[cmake-developers] Debug through config/gen inside Visual Studio

Brad King brad.king at kitware.com
Fri Sep 16 08:39:09 EDT 2016


On 09/16/2016 06:32 AM, csiga.biga at aol.com wrote:
> Now it’s only up to me to understand the entire process of Makefile generation.
> Global/Local Generators, LocalMakeFileGenerator3 (does 3 correspond to the
> third layer of makefiles? If yes, where is 2?)

The 3 is the third generation of makefile generator design.  The older
versions are only available in version control history.

> The code is fairly convoluted (seems a bit more complex than neccessary,
> but it might be my lack of understanding that makes me feel this way).

There are many years of redesigns and partial refactors accumulated ;)

> One sidequestion: what is the reason for eliding STL algorithms?
> There are nice iterators all over the place, yet no algorithms used,
> even when it were possible. Algorithms make the code much easier to
> understand (the name of the algorithm states the intent of the for-loop)

→ **Extracted records**
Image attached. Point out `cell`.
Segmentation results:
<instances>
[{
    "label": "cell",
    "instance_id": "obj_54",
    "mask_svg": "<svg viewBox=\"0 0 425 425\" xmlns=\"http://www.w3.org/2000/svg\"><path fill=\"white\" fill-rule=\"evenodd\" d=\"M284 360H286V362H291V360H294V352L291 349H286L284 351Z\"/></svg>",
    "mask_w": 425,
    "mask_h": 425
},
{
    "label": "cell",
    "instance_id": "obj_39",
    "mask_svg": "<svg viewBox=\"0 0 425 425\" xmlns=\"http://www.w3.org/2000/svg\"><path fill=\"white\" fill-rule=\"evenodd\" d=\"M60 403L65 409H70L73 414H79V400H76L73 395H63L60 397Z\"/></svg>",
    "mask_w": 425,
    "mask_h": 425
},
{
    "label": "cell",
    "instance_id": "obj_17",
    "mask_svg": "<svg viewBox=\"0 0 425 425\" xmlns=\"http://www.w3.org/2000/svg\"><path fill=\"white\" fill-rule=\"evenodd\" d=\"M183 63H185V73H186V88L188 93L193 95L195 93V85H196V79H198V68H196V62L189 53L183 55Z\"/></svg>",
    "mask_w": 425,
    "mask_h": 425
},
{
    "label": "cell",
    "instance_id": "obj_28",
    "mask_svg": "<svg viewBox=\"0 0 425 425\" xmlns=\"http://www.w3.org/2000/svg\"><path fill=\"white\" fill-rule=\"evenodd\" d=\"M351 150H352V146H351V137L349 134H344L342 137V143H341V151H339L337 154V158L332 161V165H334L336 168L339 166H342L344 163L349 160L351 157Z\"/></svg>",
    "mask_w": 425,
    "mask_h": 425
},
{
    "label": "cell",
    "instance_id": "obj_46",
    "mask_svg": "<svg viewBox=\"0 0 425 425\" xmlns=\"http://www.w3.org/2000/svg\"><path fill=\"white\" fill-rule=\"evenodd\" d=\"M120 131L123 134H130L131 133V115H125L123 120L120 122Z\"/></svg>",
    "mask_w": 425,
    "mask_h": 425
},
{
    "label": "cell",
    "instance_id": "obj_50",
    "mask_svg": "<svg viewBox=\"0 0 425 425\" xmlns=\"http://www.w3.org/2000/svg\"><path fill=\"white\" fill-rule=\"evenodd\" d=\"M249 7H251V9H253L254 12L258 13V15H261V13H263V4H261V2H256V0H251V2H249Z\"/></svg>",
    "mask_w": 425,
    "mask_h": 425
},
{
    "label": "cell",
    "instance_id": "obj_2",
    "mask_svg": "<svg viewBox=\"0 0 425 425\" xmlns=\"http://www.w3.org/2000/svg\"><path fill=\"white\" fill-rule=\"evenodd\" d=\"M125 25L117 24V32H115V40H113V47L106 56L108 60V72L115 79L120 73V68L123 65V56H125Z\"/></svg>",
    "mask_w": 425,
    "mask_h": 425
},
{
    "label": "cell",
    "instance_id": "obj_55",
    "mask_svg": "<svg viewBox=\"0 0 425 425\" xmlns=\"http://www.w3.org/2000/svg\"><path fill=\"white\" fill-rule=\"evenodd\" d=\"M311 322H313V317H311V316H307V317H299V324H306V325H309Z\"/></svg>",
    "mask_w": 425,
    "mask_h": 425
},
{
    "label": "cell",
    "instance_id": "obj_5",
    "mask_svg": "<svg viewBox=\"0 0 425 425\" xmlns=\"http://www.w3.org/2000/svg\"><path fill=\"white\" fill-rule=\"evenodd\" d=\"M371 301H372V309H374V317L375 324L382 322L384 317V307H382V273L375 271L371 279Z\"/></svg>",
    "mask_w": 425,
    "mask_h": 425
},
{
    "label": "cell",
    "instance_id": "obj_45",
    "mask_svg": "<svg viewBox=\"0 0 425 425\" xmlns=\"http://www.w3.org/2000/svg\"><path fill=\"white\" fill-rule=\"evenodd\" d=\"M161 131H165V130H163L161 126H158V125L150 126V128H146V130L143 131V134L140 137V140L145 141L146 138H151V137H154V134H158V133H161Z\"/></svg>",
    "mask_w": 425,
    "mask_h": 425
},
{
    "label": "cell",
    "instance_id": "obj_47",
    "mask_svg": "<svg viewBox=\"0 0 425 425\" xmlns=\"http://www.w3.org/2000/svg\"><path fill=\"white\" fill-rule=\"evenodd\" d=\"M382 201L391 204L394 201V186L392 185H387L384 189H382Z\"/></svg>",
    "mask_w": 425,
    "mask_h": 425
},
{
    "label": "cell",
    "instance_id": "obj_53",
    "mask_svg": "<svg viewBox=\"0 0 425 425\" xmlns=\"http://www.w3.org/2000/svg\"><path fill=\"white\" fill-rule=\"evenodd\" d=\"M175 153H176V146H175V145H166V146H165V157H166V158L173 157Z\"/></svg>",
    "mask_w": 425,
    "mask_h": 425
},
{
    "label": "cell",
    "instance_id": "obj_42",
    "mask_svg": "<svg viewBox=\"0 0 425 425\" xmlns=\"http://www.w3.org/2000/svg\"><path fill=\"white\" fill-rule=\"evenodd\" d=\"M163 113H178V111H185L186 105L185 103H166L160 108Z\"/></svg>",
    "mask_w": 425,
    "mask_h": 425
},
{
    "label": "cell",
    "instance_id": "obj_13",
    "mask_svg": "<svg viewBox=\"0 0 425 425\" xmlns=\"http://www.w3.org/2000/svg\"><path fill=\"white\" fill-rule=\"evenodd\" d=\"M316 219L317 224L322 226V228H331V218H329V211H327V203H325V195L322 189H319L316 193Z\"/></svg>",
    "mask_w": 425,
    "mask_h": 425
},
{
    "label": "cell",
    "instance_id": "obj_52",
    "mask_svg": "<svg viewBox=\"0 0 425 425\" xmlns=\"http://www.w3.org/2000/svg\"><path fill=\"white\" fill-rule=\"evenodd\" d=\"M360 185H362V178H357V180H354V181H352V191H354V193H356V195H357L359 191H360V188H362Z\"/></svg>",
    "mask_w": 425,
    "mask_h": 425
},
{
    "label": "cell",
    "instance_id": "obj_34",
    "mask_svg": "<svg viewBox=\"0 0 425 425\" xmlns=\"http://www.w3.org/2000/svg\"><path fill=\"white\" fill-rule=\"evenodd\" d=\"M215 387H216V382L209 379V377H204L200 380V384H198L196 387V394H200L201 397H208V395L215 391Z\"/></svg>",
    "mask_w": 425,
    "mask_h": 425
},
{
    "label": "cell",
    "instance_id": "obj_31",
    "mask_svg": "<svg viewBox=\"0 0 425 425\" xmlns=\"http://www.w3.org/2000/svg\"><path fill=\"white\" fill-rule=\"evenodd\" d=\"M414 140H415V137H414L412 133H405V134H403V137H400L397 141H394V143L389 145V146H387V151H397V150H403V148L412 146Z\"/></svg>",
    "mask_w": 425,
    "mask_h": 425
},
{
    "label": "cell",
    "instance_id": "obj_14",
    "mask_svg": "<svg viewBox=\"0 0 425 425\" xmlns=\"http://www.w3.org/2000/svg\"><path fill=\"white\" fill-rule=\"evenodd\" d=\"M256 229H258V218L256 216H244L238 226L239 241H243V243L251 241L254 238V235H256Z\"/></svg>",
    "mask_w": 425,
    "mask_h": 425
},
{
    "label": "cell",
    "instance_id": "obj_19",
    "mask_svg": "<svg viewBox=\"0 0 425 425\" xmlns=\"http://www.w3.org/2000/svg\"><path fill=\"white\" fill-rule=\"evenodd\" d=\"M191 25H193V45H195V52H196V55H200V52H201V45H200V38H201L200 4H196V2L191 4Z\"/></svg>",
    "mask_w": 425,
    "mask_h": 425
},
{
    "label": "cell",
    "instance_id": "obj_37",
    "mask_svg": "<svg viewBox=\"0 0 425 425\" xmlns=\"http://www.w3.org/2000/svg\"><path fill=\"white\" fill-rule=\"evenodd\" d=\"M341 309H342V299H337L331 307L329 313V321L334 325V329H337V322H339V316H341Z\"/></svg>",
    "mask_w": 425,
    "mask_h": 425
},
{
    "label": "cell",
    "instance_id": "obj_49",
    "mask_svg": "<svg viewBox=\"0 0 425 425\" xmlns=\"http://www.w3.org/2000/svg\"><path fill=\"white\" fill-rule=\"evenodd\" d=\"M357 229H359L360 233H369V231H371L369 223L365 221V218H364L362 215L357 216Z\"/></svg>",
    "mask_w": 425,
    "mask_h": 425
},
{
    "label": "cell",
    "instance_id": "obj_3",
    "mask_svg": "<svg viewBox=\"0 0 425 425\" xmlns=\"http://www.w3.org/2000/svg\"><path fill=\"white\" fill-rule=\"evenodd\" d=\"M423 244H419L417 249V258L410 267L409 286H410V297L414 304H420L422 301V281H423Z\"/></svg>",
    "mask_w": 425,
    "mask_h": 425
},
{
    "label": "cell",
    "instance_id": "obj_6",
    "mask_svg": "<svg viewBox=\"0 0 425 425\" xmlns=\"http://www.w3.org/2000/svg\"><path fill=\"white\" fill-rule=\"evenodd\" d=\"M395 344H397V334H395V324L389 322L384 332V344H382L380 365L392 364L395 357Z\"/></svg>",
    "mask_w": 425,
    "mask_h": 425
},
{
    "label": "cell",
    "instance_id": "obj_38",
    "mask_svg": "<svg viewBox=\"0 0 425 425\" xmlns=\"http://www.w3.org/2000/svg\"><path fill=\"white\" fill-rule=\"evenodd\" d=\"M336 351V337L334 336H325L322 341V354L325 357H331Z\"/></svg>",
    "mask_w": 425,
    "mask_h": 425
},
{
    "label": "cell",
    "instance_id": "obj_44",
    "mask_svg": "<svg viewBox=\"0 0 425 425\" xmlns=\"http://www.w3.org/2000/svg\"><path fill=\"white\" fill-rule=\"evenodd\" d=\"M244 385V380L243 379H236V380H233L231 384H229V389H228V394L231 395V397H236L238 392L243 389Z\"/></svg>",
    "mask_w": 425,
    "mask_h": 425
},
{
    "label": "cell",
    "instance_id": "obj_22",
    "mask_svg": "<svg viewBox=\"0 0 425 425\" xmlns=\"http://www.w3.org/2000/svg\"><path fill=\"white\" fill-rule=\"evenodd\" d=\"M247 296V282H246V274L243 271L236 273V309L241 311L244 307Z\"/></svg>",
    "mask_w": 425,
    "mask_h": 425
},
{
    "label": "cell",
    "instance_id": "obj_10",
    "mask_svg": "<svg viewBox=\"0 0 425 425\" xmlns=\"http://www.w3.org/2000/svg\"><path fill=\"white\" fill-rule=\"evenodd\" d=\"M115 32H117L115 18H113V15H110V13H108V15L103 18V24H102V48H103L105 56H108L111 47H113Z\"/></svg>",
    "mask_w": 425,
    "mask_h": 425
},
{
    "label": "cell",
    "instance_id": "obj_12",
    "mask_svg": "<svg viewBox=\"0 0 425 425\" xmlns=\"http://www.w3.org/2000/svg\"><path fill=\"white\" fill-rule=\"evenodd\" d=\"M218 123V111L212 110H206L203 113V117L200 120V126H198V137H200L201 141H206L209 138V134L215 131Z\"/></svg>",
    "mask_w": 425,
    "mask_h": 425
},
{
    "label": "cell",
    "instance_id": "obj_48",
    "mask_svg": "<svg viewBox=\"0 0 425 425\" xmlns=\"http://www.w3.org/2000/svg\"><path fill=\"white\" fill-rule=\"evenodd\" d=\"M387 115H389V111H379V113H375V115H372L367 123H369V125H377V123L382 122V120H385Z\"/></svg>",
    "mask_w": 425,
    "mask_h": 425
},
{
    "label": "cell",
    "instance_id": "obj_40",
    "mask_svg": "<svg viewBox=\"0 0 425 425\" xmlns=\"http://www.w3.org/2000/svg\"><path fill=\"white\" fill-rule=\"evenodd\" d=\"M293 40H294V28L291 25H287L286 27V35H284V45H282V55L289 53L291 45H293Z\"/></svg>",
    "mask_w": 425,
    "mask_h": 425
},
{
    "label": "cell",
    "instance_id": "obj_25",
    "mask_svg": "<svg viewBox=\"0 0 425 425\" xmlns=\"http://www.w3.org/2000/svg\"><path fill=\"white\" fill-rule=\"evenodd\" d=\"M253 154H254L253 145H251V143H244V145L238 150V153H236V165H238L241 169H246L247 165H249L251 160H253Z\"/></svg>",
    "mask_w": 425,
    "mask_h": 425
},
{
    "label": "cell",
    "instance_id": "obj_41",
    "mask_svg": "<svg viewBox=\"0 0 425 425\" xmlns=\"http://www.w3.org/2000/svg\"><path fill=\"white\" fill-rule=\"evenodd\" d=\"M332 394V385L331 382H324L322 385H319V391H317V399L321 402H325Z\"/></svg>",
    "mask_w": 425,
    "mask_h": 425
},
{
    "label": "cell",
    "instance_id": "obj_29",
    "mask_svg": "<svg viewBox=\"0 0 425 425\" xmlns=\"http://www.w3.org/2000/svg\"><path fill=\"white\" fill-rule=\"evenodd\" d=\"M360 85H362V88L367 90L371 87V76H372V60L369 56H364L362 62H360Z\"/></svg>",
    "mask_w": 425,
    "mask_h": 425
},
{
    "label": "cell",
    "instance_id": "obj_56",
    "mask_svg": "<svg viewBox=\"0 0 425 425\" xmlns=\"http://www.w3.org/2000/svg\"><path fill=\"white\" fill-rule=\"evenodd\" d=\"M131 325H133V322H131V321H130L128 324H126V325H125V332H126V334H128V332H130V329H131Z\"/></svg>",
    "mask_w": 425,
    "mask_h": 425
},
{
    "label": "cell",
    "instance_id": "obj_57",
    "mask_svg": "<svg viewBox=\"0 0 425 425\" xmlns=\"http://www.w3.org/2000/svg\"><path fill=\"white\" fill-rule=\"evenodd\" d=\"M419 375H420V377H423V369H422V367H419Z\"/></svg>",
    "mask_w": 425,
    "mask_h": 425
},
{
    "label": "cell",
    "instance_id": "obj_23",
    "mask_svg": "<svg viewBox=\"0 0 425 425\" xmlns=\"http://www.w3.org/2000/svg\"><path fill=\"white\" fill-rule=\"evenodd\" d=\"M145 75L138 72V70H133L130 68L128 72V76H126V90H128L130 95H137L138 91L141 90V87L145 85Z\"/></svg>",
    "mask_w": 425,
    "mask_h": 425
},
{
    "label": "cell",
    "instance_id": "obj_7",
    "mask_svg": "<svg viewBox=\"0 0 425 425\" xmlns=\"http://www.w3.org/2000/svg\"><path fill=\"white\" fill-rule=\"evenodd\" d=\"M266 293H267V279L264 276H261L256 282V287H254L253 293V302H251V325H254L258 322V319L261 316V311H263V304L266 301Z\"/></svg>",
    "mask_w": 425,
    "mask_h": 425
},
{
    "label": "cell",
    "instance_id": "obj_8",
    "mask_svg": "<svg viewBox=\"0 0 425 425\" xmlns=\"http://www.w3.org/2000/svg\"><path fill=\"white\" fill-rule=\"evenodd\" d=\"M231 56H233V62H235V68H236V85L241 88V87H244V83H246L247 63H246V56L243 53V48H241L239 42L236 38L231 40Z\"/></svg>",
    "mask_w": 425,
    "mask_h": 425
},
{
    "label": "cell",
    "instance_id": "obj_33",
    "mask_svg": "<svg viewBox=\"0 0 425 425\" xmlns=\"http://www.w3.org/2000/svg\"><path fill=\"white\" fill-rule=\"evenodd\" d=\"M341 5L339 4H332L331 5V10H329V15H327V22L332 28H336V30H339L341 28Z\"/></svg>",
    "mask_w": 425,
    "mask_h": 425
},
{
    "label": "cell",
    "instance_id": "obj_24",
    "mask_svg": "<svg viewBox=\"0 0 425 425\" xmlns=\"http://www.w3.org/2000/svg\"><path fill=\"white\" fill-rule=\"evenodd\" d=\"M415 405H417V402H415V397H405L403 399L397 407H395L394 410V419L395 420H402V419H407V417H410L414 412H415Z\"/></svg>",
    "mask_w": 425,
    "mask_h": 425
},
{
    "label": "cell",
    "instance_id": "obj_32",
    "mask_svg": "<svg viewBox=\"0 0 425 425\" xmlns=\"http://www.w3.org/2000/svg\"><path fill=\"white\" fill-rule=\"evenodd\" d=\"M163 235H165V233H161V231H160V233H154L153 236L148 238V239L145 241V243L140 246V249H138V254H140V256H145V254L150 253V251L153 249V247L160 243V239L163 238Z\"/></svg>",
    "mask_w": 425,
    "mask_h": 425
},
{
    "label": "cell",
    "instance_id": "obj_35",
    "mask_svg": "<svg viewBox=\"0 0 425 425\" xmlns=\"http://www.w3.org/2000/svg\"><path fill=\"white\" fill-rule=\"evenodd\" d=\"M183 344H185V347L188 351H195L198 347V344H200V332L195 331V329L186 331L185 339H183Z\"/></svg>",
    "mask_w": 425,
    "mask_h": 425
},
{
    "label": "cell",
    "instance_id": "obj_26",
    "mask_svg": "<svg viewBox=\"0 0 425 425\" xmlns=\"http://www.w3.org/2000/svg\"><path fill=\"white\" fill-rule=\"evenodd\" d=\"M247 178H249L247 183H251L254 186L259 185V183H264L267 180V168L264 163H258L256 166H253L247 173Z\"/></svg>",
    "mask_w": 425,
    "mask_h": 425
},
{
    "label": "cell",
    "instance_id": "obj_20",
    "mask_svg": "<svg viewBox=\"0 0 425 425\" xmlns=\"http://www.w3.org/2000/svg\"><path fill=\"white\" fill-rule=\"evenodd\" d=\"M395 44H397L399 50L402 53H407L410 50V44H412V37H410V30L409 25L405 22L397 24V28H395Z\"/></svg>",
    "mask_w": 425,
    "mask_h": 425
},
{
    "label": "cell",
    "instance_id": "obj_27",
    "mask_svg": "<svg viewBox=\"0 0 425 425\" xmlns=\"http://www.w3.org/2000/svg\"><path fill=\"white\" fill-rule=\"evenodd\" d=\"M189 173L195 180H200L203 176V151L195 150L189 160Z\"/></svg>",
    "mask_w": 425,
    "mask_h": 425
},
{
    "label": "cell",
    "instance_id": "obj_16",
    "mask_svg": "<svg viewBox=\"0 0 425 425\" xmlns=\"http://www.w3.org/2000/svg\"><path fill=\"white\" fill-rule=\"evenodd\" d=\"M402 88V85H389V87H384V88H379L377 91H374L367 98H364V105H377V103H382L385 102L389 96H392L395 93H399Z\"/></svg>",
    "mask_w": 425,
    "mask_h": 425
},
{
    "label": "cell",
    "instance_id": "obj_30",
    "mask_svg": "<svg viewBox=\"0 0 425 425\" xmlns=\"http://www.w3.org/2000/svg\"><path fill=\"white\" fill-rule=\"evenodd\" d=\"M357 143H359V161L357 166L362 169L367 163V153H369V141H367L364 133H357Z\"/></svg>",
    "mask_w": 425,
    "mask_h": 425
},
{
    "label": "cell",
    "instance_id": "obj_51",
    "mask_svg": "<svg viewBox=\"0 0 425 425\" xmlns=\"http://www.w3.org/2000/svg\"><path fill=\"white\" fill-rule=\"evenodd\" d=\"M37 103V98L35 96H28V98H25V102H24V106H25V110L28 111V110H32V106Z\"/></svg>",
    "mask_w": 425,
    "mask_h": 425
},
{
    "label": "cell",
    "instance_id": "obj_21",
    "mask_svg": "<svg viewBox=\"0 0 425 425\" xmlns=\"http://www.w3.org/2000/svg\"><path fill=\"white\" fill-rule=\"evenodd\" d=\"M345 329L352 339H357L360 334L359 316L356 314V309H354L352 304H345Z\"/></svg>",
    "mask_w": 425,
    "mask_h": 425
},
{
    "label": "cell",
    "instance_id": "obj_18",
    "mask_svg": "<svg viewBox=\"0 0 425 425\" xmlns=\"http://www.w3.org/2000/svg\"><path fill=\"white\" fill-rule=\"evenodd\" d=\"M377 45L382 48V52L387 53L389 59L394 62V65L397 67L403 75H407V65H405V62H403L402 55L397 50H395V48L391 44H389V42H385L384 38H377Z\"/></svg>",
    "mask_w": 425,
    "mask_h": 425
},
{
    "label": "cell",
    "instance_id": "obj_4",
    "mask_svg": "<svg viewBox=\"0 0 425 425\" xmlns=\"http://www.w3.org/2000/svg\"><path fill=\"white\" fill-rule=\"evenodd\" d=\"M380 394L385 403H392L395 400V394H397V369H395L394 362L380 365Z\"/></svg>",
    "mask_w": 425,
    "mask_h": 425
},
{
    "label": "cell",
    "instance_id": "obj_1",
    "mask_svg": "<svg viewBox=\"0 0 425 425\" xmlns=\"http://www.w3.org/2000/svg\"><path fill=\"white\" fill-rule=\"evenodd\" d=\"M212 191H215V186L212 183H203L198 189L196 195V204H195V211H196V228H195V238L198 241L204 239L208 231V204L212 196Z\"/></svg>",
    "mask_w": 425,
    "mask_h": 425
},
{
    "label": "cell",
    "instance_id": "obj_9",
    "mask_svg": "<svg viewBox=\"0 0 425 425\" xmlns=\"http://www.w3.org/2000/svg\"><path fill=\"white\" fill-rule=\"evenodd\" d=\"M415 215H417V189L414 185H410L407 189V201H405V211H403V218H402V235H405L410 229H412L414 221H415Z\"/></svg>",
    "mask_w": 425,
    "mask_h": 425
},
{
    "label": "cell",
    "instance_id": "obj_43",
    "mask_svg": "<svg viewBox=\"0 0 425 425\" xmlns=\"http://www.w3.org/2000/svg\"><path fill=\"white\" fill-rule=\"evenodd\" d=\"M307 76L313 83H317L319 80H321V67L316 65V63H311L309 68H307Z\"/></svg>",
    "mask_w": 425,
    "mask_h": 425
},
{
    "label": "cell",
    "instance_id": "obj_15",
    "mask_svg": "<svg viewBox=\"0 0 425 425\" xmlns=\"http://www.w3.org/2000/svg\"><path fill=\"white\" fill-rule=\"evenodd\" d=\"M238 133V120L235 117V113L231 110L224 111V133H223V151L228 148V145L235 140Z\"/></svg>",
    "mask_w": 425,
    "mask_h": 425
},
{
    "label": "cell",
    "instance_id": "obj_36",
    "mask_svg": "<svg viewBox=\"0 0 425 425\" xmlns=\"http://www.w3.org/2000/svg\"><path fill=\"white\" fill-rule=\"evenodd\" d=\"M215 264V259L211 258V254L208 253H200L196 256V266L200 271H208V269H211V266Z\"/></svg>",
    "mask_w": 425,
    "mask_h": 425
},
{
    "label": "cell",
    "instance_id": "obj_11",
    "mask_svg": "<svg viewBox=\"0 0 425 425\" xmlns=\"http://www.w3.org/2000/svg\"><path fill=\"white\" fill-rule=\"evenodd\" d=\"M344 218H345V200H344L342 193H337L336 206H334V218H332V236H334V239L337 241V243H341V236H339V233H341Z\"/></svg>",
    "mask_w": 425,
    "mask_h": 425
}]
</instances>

→ **Required tasks**
a – Can you repeat the message word for word, from "[cmake-developers] Debug through" to "where is 2?)"?
b – Does the message support each statement below? For each, answer yes or no and quote the words of the message that settle it.
(i) The 3 in LocalMakeFileGenerator3 refers to the third layer of makefiles.
(ii) Earlier versions of the makefile generator design can be found only in version control history.
(iii) The reply was sent on a Friday in September 2016.

→ **Results by task**
a –
[cmake-developers] Debug through config/gen inside Visual Studio

Brad King brad.king at kitware.com
Fri Sep 16 08:39:09 EDT 2016


On 09/16/2016 06:32 AM, csiga.biga at aol.com wrote:
> Now it’s only up to me to understand the entire process of Makefile generation.
> Global/Local Generators, LocalMakeFileGenerator3 (does 3 correspond to the
> third layer of makefiles? If yes, where is 2?)

b –
(i) No: "The 3 is the third generation of makefile generator design."
(ii) Yes: "The older versions are only available in version control history."
(iii) Yes: "Fri Sep 16 08:39:09 EDT 2016"